The author of a book about a Maltese family’s struggle to survive in Cardiff 50 years ago is delighted that her debut novel, a Booker Prize finalist, has finally been translated into Maltese.

“It means more than I can say. I’ve been fortunate enough to have my work translated into 20 languages, but I always hoped that someday The Hiding Place would be available to be read by Maltese people in their mother tongue.

“I was delighted when I found out that it would finally happen,” Trezza Azzopardi said.

Born in Cardiff to a Gozitan father and a Welsh mother, Ms Azzopardi published her first novel in 2000.

It won the Geoffrey Faber Memorial Prize and was shortlisted for both the Booker Prize for Fiction and the James Tait Black Memorial Prize. The book was also adapted for BBC Radio 4’s Book at Bedtime and has been translated into at least 18 languages, now including Maltese.

Set in the Maltese community of Tiger Bay in Cardiff, The Hiding Place is narrated by Dolores, the youngest of six daughters born to a Welsh mother and Maltese immigrant Frankie Gauci, who is a gambler – he even sells his daughter Marina to gangster Joe Medora in exchange for a house and money to pay off his debt.

When Steve Borg read the novel and favourable reviews about it in the British media, he knew it had to be translated into Maltese.

“It dispels the romantic notion that all was well with the Maltese who settled in Britain in the post-war period.

The Maltese migrant Frankie Gauci is a chauvinistic low-life who gambles, steals, repeatedly abuses his wife and children and keeps company with other shady Maltese individuals.

“His dysfunctional family shows that while some integrated successfully within British society, others did not and this could also be due to the different cultural upbringing that they had in Malta.

Cover of Il-Moħba, as provided by Klabb Kotba Maltin.Cover of Il-Moħba, as provided by Klabb Kotba Maltin.

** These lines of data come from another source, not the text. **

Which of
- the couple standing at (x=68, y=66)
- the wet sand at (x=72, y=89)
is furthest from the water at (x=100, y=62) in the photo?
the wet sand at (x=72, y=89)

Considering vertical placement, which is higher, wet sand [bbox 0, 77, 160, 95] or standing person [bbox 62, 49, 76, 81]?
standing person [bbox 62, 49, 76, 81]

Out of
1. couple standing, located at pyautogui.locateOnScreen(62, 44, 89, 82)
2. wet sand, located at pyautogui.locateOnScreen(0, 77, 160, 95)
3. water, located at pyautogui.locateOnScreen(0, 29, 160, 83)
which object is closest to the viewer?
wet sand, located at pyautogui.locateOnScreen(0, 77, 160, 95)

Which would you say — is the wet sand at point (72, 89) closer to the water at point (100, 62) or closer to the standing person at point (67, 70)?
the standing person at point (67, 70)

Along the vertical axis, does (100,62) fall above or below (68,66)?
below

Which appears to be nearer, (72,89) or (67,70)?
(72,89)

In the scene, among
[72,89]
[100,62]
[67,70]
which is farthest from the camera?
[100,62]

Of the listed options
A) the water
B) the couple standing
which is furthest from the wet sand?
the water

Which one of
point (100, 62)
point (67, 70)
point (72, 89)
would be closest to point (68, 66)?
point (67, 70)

“I wanted to make Maltese readers feel discomfort and disdain around these characters, rather than identify with them. They had shamed us.”

It took Mr Borg three years to translate the book into Maltese as Il-Moħba, and there were some parts in slang that heralded extreme caution to avoid a literal translation.

Ms Azzopardi, who has been to Malta several times to visit relatives, including her late sister Paola, was mainly inspired by the 1950s and 1960s, particularly old films and music.

“I drew on the landscape of Cardiff to a large extent too, as at the time of writing The Hiding Place, so much of the city was being developed and the past was being demolished.

“I think that the Maltese reader might be slightly puzzled – and even annoyed – by the depiction of the characters in the book, so I should say that even though some of the references to Malta came from memories of my father the actual characters are not based on real people or experience, but on imagination,” the author added.